DOCUMENT:
%%

My favorites, in no particular order:

The Grinch stole the Christmas

Not Jim Carrey’s live-action, but the old cartoon. Perritt also mentioned this (he may have telepathically stolen the idea from my head). Man, I used to watch this thing every year. I remember something funky about his heart being small and that used to freak me out mightily. Need to rewatch this one.

Pan’s Labyrinth

This is one of my all-time favorite movies. I love it dearly. I will, one of those days, write a post on it. This is a good movie that I like to watch every year, and usually at this season. It is set in Spanish and it is well worth the effort of reading some subtitles. Guillermo Del Toro at his finest. Behold the trailer

The nightmare before Christmas

Tim Burton wrote (but not directed) this lunacy, this creepy story full of interesting stuff. And of weird stuff. It involves the idea of a man (?!) that finds out about the Xmas season and suggests to his people replacing Halloween with Christmas; and the many decidedly weird things and characters that accompany it. Just watch it.

JAWS

Remember: Brazil-December-Summer. So this is the kind of thing we would watch at beach/Christmas season, and of course, decide to stay in the sand. Like scared little girls. At least we had soccer.

%%

SET TASKS:
1) Do these statements agree with the favorite-movies post? Answer each with yes or no and quote the deciding words.
(a) The Grinch pick is the Jim Carrey live-action version.
(b) Pan's Labyrinth is called one of the writer's all-time favorite movies.
(c) Tim Burton directed The nightmare before Christmas.
2) Answer these questions from the favorite-movies post:
(a) Who else mentioned the Grinch cartoon?
(b) Which filmmaker is named in the Pan's Labyrinth entry?
(c) According to the JAWS entry, what did they at least have?
3) Can you write the next part of the favorite-movies post, picking up right after its last sentence?

STORED DATA:
%%

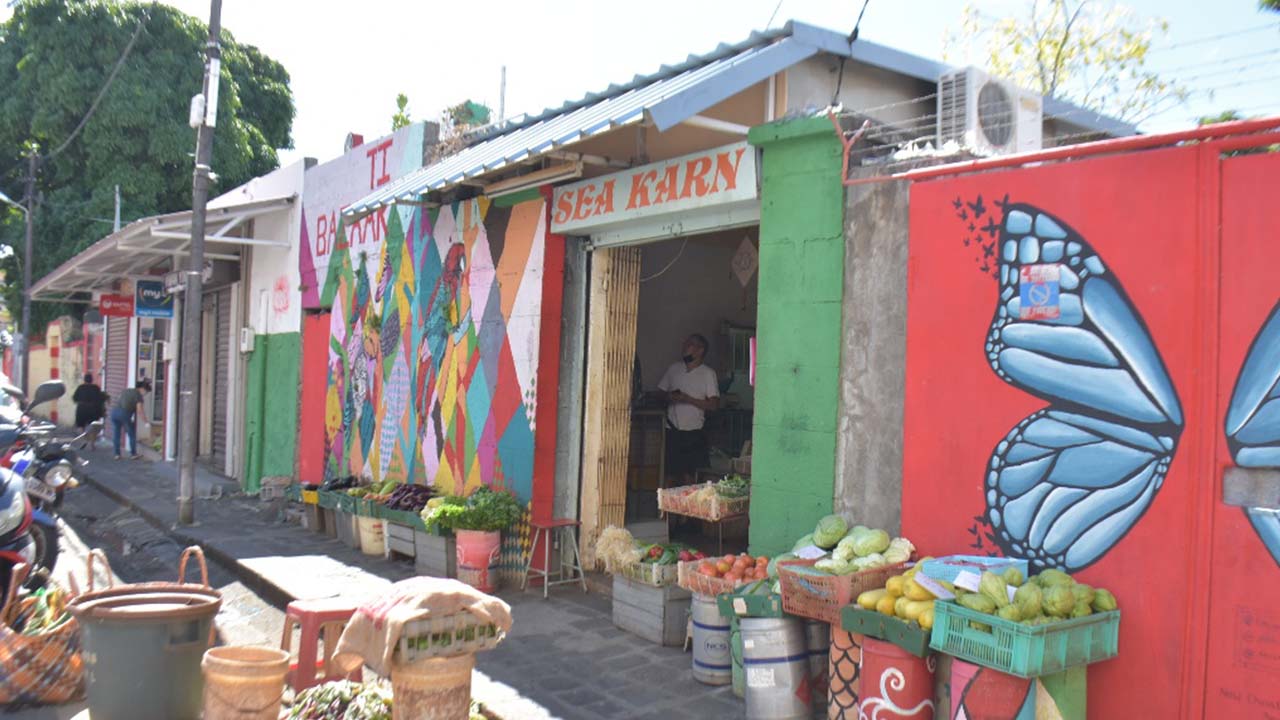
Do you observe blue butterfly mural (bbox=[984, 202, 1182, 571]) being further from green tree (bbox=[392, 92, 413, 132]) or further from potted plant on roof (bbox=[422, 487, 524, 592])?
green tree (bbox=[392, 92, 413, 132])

%%

ANSWERS BY TASK:
1)
(a) No: "Not Jim Carrey’s live-action, but the old cartoon."
(b) Yes: "This is one of my all-time favorite movies."
(c) No: "Tim Burton wrote (but not directed) this lunacy"

2)
(a) Perritt
(b) Guillermo Del Toro
(c) Soccer

3)
Gremlins

Another one that used to spook me. They showed this every year in December. All those rules. I was always a bit concerned that someone would gift me a Gizmo and I would end up messing up the rules, feeding him in the wrong time, getting him wet and all that… OS Gremlins, a true nightmare before Christmas. I know grown adults who only watched this as children and who were so spooked that they refuse to see it today, in which occasion they would sigh with relief at discovering that the movie is funnier than scarier.

Scrooged

Bill Murray is the man. Here he has to deal with the wickedness of his ways and heart. Lovely and funny movie. The ghosts of Xmas past are there to teach him what life is about. And if you are not careful, you may learn a lesson or two yourself…

Die Hard

This classic, #epicwin action movie is set during Christmas. Of course, people are too busy running to and from terrorists to bother with mistletoe, but the delicious movie uses several Christmas songs and is quite good, having set the tone for action movies for decades now. It has a magnificent villain; superb action; it has great phrases, such as “Ho Ho Ho now I have a machine gun.” So, there. Here are some videos of scenes from DH 1 and DH2 coupled with the Xmas song I hate the most (warning, there is some red syrup that looks like blood in the video).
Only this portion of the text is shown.